● To do:
A - Please retype the stretch of the post about IT experience from "This isn't to" through "you did before.".
B - List the problems that, according to the post about IT experience, a new team member finds after joining.
C - Carry on the post about IT experience from its last sentence.

● Extract provided:

******************************

I'm curious what sort of background you have in doing IT work.  My experience 
(however limited that may be) has been mostly the opposite.  I've seen lots of 
smart people with backgrounds in anything but IT or fresh out of school that 
just can't hack it.  They think if the code works and the servers running then 
they're doing a top notch job.  Then someone else joins the team code/config 
isn't in version control, servers are special snowflakes that would take days 
if not weeks to re-build, no DR plan, they don't know how to watch/plan for 
growth, ect.

This isn't to say that I or anyone else who's been doing this for years is 
smarter or better, just that it's 90% experience in this field.  Your code 
sucks until you write a lot of it (so did mine), your network is a fragile 
house of cards until you learn from mistakes (so was mine).  Then you spend 
some time learning how to do things right, you get better and you help people 
new to the job learn just like you did before.

Also since I missed the beginning of the thread, as much as I'm an advocate of 
the code is the documentation (I hit our Chef repo before the docs) if you 
think a running server and it's raw config is all the documentation you need 
your infrastructure is either trivially simple or you're going to regret that 
viewpoint later.

******************************

● Dataset entries:
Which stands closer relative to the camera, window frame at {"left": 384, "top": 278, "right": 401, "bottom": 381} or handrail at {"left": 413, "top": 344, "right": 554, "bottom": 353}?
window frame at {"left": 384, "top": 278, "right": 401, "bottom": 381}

******************************

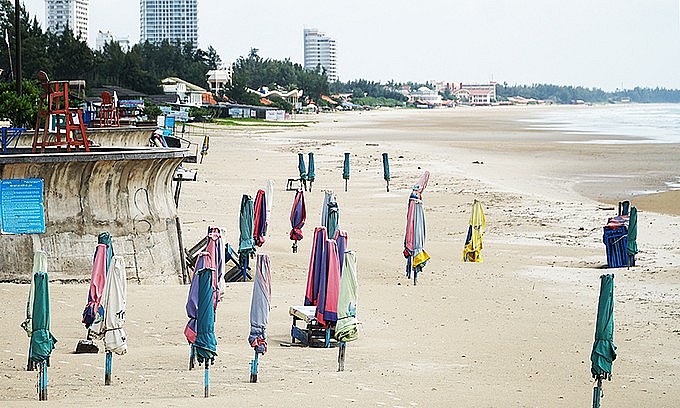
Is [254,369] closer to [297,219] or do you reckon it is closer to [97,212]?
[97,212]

******************************

● Responses to the tasks:
A -
This isn't to say that I or anyone else who's been doing this for years is 
smarter or better, just that it's 90% experience in this field.  Your code 
sucks until you write a lot of it (so did mine), your network is a fragile 
house of cards until you learn from mistakes (so was mine).  Then you spend 
some time learning how to do things right, you get better and you help people 
new to the job learn just like you did before.

B -
- Code and config aren't in version control.
- Servers are special snowflakes that would take days, if not weeks, to rebuild.
- There is no DR plan.
- They don't know how to watch or plan for growth.

C -
Paul Mooring
Systems Engineer - Customer Advocate
www.opscode.com

________________________________
From: [email protected] on behalf of Gilbert T. 
Gutierrez, Jr.
Sent: Friday, May 17, 2013 2:00 PM
To: Main PLUG discussion list
Subject: Re: Discussion: "The Server IS the Documentation" (OR Standard Process 
[Obnosis] verses Useless Arrogance [Experience/Training])

I will add my 2 cents ...

I read all the posts.  Experience on a specific system will allow a person to 
respond quickly but will not allow them to specifically solve a problem, 
especially if they are not as educated on a system as they think they are. If 
the Server is the documentation, you are riding by the seat of your pants and 
it will catch upto you.  In addition, a business is more nimble and can 
accomplish more if there is redundancy in the understanding of systems in 
place.  You must have a well documented system/process that a competent person 
can follow and update.

I will now move my comments a little more off topic ...

Now answering this as an employer hiring staff, experience counts for me; but I 
put more weight in an employee's education, ability to be agile, solve 
problems, communicate clearly, and work with others. I expect to train new 
staff from the bottom up on a system/process.

Now we are off topic and maybe offending ...

Some may disagree with me or feel I maybe belittling their career, but most 
jobs in IT, in my opinion, can be done by almost anyone if they are in the 
right mindset and given proper training. IT is not magic.

Gilbert T. Gutierrez, Jr.
Phoenix Internet


On 5/16/2013 9:03 PM, Lisa Kachold wrote:
Across the board, the number 1 worst attribute that I see working with the 
PLUG, technology teams, and mentoring (at or around year 3 in academics, and 
year 3 - 10 in IT/linux professionalism) = arrogance.

What exactly is arrogance anyway.  Where is this found?  Why?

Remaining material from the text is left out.